An Academic Bank of Credit will be set up to make it easier to transfer between institutions.
College affiliation system to be phased out in 15 years, so that every college develops into either an autonomous degree-granting institution, or a constituent college of a university.
It also aims to double the Gross Enrolment Ratio in higher education, including vocational education, from 26.3% in 2018 to 50% by 2035, with an additional 3.5 crore new seats.
Traditional knowledge- related:
Indian knowledge systems, including tribal and indigenous knowledge, will be incorporated into the curriculum in an accurate and scientific manner.
Regions such as aspirational districts, which have large number of students facing economic, social or caste barriers will be designated as ‘Special Educational Zones’.
The Centre will also set up a Gender Inclusion Fund to build the country’s capacity to provide equitable quality education to all girls and transgender students.
Meritorious students belonging to SC, ST, OBC and other socially and economically disadvantaged groups will be given incentives.

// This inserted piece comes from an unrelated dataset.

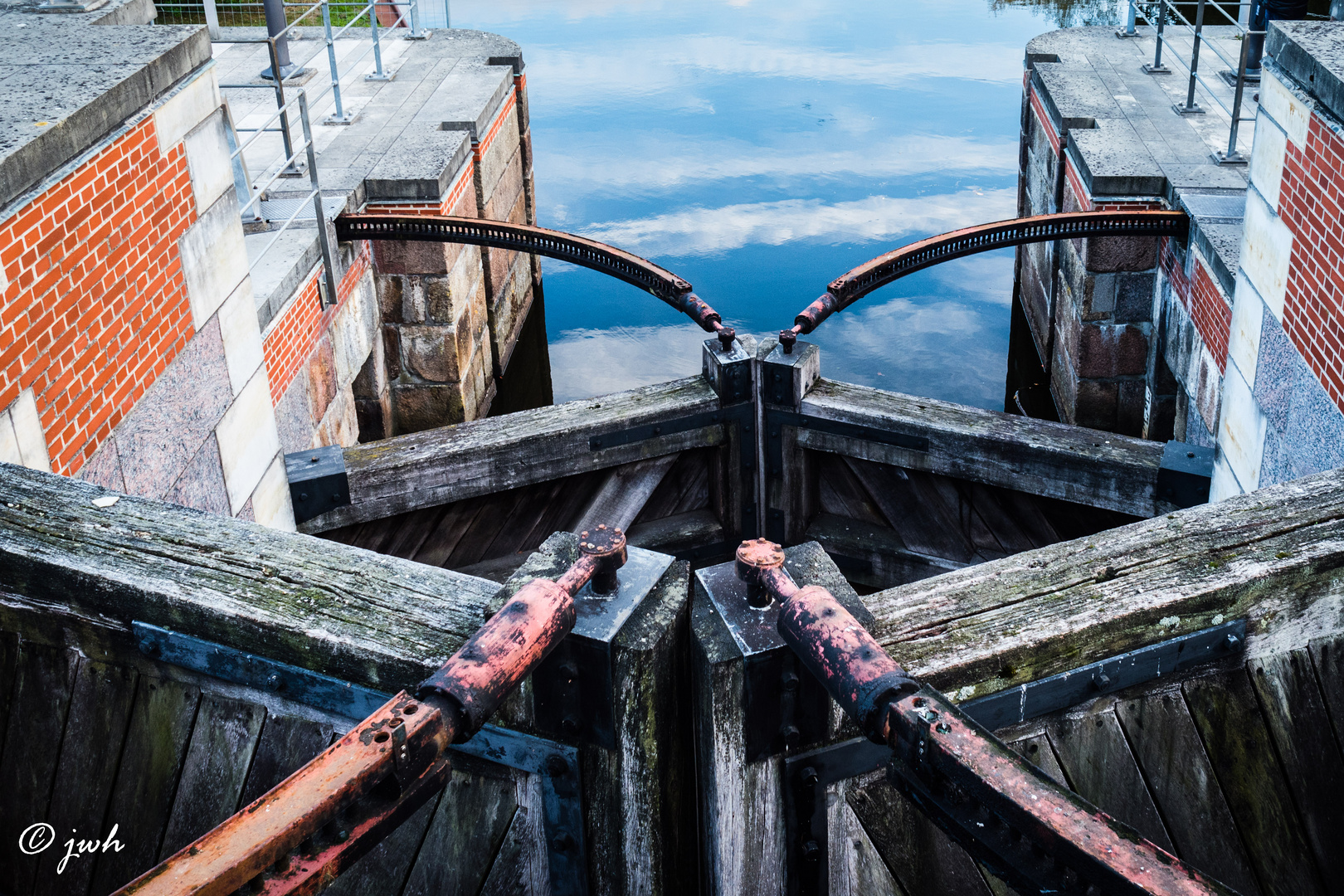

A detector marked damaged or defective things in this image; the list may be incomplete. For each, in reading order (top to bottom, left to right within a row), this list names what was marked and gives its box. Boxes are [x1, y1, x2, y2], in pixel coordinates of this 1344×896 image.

rusty red metal rod [113, 526, 626, 896]
rusty red metal rod [742, 539, 1241, 896]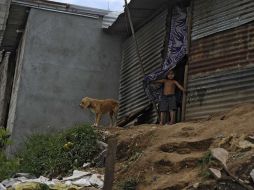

New Curricular and Pedagogical Structure:
The NEP proposes changing the existing 10+2 Curricular and Pedagogical Structure with 5+3+3+4 design covering the children in the age group 3-18 years. Under this —
Five years of the Foundational Stage: 3 years of pre-primary school and Grades 1, 2;
Three years of the Preparatory (or Latter Primary) Stage: Grades 3, 4, 5;
Three years of the Middle (or Upper Primary) Stage: Grades 6, 7, 8;
Four years of the High (or Secondary) Stage: Grades 9, 10, 11, 12.
Since education is a concurrent subject most states have their own school boards. Therefore, state governments would have to be brought on board for actual implementation of this decision.